Her şeyden önce Köseler, yalan söyleyerek işbaşı yapmıştır. Beykoz Belediyesi’nin 3 buçuk milyar borcu olduğunu söylemesi zaten bir şeylerin altyapısını işaret ediyordu. Nitekim patlayan konser olayında, kendini 500 kusur milyon borç ödedik diyerek savunmaya çalıştı. Üstelik borç ödemekle konserin ne alakası vardı?
Ayrıca borcu da Köseler ödemedi… İller Bankası Beykoz Belediyesi’nin ödeneğinden kesti.
Beykoz Spor konusunun Köseler’den bağımsız olduğuna kimse inanmıyor.
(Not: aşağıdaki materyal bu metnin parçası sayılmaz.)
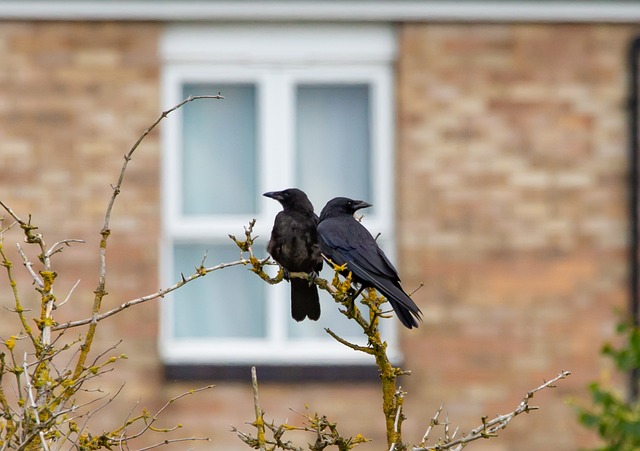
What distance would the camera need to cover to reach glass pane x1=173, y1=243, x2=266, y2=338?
8.46m

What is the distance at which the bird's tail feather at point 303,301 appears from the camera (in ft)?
14.1

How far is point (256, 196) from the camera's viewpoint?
8.41 metres

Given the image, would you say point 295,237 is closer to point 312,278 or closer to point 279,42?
point 312,278

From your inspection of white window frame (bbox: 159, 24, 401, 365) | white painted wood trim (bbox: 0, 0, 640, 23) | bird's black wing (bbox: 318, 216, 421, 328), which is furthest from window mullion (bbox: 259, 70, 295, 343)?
bird's black wing (bbox: 318, 216, 421, 328)

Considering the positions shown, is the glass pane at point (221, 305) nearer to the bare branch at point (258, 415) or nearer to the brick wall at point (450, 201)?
the brick wall at point (450, 201)

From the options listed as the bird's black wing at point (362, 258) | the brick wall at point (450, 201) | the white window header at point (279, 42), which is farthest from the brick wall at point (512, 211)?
the bird's black wing at point (362, 258)

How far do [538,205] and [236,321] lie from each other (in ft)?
6.78

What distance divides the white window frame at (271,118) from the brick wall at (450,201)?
0.15 m

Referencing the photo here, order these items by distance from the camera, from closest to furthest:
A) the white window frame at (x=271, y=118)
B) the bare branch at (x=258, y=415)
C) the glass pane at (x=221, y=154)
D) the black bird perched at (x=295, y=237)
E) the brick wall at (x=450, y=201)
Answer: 1. the bare branch at (x=258, y=415)
2. the black bird perched at (x=295, y=237)
3. the brick wall at (x=450, y=201)
4. the white window frame at (x=271, y=118)
5. the glass pane at (x=221, y=154)

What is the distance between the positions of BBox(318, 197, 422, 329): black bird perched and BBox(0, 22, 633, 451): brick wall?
387cm

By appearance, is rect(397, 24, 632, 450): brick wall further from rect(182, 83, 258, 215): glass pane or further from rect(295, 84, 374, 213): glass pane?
rect(182, 83, 258, 215): glass pane

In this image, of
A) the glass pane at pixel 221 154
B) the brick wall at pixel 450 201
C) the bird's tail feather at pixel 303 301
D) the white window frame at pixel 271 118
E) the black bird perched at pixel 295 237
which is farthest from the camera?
the glass pane at pixel 221 154

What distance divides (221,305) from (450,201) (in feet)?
5.36

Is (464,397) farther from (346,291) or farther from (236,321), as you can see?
(346,291)
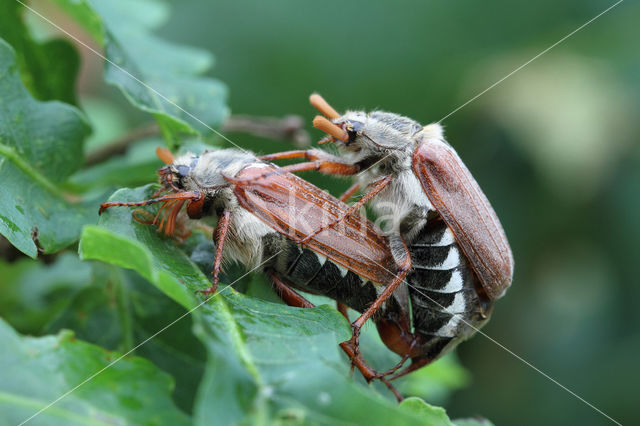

Köseler bu işe aracılık ettiyse belediyenin parasıyla aracılık etmesine yasal olarak imkân yoktur. Ancak bir takım vaatlerle kefil olmuştur bu sürece. İddia o ki, Tuzlaspor’un hisselerinin alınması karşılığında Beykoz’a bir beton santrali kurulacağı söyleniyor. Beykoz’un her hangi bir yerinde beton santrali kurulursa anlayın ki içi boş değil.
Çünkü ben Zeki Aksu’yu tanırım. Asla yaş tahtaya ayak basmaz… Bunu daha önce de yazmıştım. Nitekim Zeki Aksu yaptığı açıklamayı daha sonra kaldırsa da bu konunun Köseler’den bağımsız olmadığını bizzat kendisi kamuoyuna açıkladı. Oyun içinde oyun…
Alaattin Köseler bu işi kaldıramadı. Beykoz Belediyesi’ni 1999 senesinin belediyesi zannetti. Beykoz Belediyesi’nin kapısı vatandaşa kapandı şeklinde serzenişler her geçen gün artıyor… Özel Kalem Müdürü Veli Gümüş’ün herkesi Köseler’den uzak tuttuğu söyleniyor.
İçerisi o kadar karışık ki, Beykoz Belediyesi, “Lütfen dikkat! Belediye başkanımız, başkan yardımcılarımız veya belediyemiz adını kullanıp; 2B Tapusu, kapı numarası, imar, mülkiyet vb. konularda yardımcı olacağını söyleyerek maddi talepte bulunan şahıslara itibar etmeyiniz.” şeklinde mesajlarla durumu kontrol altına almaya çalışıyor.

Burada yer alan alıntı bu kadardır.